Detroit Man Sentenced to 57 Months in Federal Prison for Role in Heroin Conspiracy
HUNTINGTON, WV—A Detroit man who participated in a heroin conspiracy that funneled multiple kilograms of heroin into the Huntington area in 2012 and 2013 was sentenced today to 57 months in federal prison, announced U.S. Attorney Booth Goodwin. Darius Jerome Perry, 32, previously pleaded guilty in federal court in Huntington in February of 2015 to possession with intent to distribute 100 grams or more of heroin.
From the summer of 2012 to August of 2013, Perry conspired with other individuals to distribute heroin in the Huntington area. During the conspiracy, shipments of heroin were frequently made from Michigan to Huntington. Perry and other co-conspirators used multiple residences in Huntington to prepare, store and distribute heroin.
On August 21, 2013, agents executed a search warrant at a residence in the 200 block of 8th Avenue in Huntington. During the search, agents seized over 130 grams of heroin and over $10,000 in cash. On August 22, 2013, agents executed a second search warrant at the same residence where they located and seized an additional $3,000 in cash concealed in a television. Perry admitted to selling heroin from the home and that the heroin seized from the agents was his.
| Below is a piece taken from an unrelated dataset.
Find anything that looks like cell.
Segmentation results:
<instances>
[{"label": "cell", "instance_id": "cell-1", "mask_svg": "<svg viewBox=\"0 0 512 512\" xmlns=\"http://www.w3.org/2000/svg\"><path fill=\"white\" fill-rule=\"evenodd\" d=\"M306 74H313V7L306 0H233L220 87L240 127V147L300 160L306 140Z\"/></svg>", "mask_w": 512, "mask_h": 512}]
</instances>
Perry is the last defendant to be sentenced for his involvement in the conspiracy. Others previously sentenced include Christopher Jermaine Taylor of Detroit who received 138 months in federal prison, Bryant Donavan Taylor of Detroit who received 78 months in federal prison, Kenneth D. Bowden of Detroit who received 97 months in federal prison, Robert Lamar Payne of Detroit who received 87 months in federal prison, Derrick Wayne Goodwin of Detroit who received 74 months in federal prison, and Lakeisha Sherrell Williams of Detroit who received 37 months in federal prison.
The Huntington FBI Drug Task Force and Huntington Police Department conducted the investigation. Assistant United States Attorney Joseph F. Adams handled the prosecution. This case was prosecuted as part of an ongoing effort led by the United States Attorney’s Office for the Southern District of West Virginia to combat the illicit sale and misuse of prescription drugs and heroin. The U.S. Attorney’s Office, joined by federal, state and local law enforcement agencies, is committed to aggressively pursuing and shutting down illegal pill trafficking, eliminating open air drug markets, and curtailing the spread of opiate painkillers and heroin in communities across the Southern District.